> ACTIVITY: Retype the whole listing below precisely.

> AVAILABLE DATA:
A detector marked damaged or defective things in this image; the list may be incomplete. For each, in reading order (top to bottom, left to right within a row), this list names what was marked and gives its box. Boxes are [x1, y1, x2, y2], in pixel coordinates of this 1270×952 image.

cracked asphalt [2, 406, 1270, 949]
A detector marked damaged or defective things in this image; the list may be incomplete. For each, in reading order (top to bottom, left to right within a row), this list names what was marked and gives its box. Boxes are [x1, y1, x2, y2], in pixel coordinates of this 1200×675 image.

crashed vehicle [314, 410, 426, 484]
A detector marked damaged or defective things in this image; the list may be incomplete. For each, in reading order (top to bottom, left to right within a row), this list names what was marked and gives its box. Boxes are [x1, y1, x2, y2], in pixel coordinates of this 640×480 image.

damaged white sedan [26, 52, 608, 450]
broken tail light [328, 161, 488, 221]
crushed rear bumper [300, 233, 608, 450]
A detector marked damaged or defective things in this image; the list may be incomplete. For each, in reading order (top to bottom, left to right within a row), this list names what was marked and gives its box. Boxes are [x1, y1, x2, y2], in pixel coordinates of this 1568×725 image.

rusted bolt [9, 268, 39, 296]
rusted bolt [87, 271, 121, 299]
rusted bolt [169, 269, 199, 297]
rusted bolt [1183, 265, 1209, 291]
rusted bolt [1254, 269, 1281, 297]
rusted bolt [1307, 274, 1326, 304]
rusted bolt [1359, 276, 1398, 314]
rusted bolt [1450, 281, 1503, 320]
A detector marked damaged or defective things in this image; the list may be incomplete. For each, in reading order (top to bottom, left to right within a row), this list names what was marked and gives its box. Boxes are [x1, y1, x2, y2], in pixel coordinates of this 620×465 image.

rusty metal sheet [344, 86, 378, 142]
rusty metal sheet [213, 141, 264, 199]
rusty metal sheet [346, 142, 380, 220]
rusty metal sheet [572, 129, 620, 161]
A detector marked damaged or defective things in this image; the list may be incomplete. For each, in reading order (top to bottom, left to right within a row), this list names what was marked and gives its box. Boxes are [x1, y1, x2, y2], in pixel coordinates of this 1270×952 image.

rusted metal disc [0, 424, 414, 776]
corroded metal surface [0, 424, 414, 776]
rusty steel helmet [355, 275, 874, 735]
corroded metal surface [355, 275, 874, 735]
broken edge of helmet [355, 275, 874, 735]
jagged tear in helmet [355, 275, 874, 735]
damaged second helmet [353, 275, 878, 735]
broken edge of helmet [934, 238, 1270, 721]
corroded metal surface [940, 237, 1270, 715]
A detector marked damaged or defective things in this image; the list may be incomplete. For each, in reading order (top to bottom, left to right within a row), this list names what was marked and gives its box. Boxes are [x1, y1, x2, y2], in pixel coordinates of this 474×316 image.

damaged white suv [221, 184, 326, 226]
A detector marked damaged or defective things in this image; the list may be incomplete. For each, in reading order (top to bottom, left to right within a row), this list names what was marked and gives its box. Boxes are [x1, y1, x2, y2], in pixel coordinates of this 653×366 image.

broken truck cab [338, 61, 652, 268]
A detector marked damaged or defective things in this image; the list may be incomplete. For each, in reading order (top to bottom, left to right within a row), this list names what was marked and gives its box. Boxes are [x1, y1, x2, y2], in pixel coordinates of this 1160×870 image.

> RESULT:
A detector marked damaged or defective things in this image; the list may be incomplete. For each, in reading order (top to bottom, left to right within a row), this list names what was marked and gives its box. Boxes are [x1, y1, x2, y2], in pixel coordinates of this 1270×952 image.

cracked asphalt [2, 406, 1270, 949]
A detector marked damaged or defective things in this image; the list may be incomplete. For each, in reading order (top to bottom, left to right within a row), this list names what was marked and gives its box. Boxes are [x1, y1, x2, y2], in pixel coordinates of this 1200×675 image.

crashed vehicle [314, 410, 426, 484]
A detector marked damaged or defective things in this image; the list may be incomplete. For each, in reading order (top to bottom, left to right within a row), this list names what was marked and gives its box. Boxes are [x1, y1, x2, y2], in pixel coordinates of this 640×480 image.

damaged white sedan [26, 52, 608, 450]
broken tail light [328, 161, 488, 221]
crushed rear bumper [300, 233, 608, 450]
A detector marked damaged or defective things in this image; the list may be incomplete. For each, in reading order (top to bottom, left to right within a row), this list names what was marked and gives its box. Boxes are [x1, y1, x2, y2], in pixel coordinates of this 1568×725 image.

rusted bolt [9, 268, 39, 296]
rusted bolt [87, 271, 121, 299]
rusted bolt [169, 269, 199, 297]
rusted bolt [1183, 265, 1209, 291]
rusted bolt [1254, 269, 1281, 297]
rusted bolt [1307, 274, 1326, 304]
rusted bolt [1359, 276, 1398, 314]
rusted bolt [1450, 281, 1503, 320]
A detector marked damaged or defective things in this image; the list may be incomplete. For each, in reading order (top to bottom, left to right within a row), this list names what was marked and gives its box. Boxes are [x1, y1, x2, y2], in pixel coordinates of this 620×465 image.

rusty metal sheet [344, 86, 378, 142]
rusty metal sheet [213, 141, 264, 199]
rusty metal sheet [346, 142, 380, 220]
rusty metal sheet [572, 129, 620, 161]
A detector marked damaged or defective things in this image; the list may be incomplete. For each, in reading order (top to bottom, left to right within a row), this list names what was marked and gives its box. Boxes are [x1, y1, x2, y2], in pixel coordinates of this 1270×952 image.

rusted metal disc [0, 424, 414, 776]
corroded metal surface [0, 424, 414, 776]
rusty steel helmet [355, 275, 874, 735]
corroded metal surface [355, 275, 874, 735]
broken edge of helmet [355, 275, 874, 735]
jagged tear in helmet [355, 275, 874, 735]
damaged second helmet [353, 275, 878, 735]
broken edge of helmet [934, 238, 1270, 721]
corroded metal surface [940, 237, 1270, 715]
A detector marked damaged or defective things in this image; the list may be incomplete. For each, in reading order (top to bottom, left to right within a row), this list names what was marked and gives its box. Boxes are [x1, y1, x2, y2], in pixel coordinates of this 474×316 image.

damaged white suv [221, 184, 326, 226]
A detector marked damaged or defective things in this image; the list may be incomplete. For each, in reading order (top to bottom, left to right within a row), this list names what was marked and gives its box. Boxes are [x1, y1, x2, y2], in pixel coordinates of this 653×366 image.

broken truck cab [338, 61, 652, 268]
A detector marked damaged or defective things in this image; the list may be incomplete. For each, in reading order (top to bottom, left to right within a row), this list names what was marked and gives its box. Boxes are [x1, y1, x2, y2], in pixel coordinates of this 1160×870 image.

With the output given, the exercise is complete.